The demonstration focused on the MP for Rushcliffe, Nottinghamshire, who is also deputy chairman of British American Tobacco (BAT).

Campaigners demanded the company close a factory in Burma which it jointly owns with the country's military dictatorship.

A BAT spokesman said the firm respected the concerns of protesters but it was not willing to take on a "role of international diplomacy".

I know of people being paid just pennies for a day's work - it's worth fighting for
Tun Tun, Burmese protester
Campaigners carried placards quoting a letter from Mr Clarke to one of his Nottinghamshire constituents in which he said he felt uncomfortable about investment in the country.

John Jackson, director of Burma Campaign UK, which organised the protest outside the firm's London headquarters, said: "We are not going to let Ken Clarke off the hook.

"BAT are collaborating with a military dictatorship."

Protesters from the Burma Campaign were joined by Unison representatives and members of the Burmese community.

_PROVIDED DATA:_
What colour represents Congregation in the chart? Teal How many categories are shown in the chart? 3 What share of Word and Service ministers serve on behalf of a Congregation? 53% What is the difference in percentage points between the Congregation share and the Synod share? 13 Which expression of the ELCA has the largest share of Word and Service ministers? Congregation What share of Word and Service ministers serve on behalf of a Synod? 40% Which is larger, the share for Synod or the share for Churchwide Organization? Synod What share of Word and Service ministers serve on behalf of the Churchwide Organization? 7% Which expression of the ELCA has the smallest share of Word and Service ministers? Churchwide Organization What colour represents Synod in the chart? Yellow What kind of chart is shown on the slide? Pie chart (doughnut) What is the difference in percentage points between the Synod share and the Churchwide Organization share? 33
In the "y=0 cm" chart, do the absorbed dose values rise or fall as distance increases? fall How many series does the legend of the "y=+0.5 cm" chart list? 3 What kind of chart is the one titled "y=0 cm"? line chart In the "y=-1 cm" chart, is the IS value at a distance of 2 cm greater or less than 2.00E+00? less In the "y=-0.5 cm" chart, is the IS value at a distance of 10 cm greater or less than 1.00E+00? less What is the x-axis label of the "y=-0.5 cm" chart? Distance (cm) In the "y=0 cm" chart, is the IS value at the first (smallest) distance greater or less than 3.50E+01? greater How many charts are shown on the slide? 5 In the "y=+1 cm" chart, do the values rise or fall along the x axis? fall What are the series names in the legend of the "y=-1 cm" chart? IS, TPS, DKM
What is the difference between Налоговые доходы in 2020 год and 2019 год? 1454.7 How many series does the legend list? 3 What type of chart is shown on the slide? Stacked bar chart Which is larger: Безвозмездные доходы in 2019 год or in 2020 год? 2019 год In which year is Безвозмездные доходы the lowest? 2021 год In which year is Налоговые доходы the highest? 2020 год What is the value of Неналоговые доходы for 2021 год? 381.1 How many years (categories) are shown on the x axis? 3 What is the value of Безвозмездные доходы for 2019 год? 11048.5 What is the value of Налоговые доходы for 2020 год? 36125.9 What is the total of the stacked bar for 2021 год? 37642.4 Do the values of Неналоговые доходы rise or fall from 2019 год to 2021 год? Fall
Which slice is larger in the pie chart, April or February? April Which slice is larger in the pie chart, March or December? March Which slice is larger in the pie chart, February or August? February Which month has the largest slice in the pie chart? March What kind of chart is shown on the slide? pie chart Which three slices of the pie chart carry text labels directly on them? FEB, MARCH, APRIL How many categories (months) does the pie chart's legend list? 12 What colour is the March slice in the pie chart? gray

_REQUIREMENT:_
Carry the news report above about the protest against British American Tobacco forward from its final sentence.

_RESPONSE TO THIS TASK:_
Tun Tun, 26, from Burma, who has lived in London for four years, said: "When these companies invest in Burma it's over for the Burmese people.

"It's so bad and painful for them, they suffer for profit.

Man in Kenneth Clarke mask
The firm said it respected the campaigners' views
"I know of people being paid just pennies for a day's work - it's worth fighting for."

The protest on Wednesday was the first staged by the Burma Campaign UK against BAT although it has been running a postcard campaign since last November.

A BAT spokeswoman said: "We understand and greatly respect concerns about human rights.

"However, we do not believe that the best way forward is for businesses to withdraw from countries whose governments' human rights record have been criticised.

"Campaigners may suggest that business can influence how countries are governed.

"While we are willing to discuss these issues open-mindedly with stakeholders, we do not believe businesses should take on the role of international diplomacy and that companies do not and should not have a mandate to step into areas of political authority."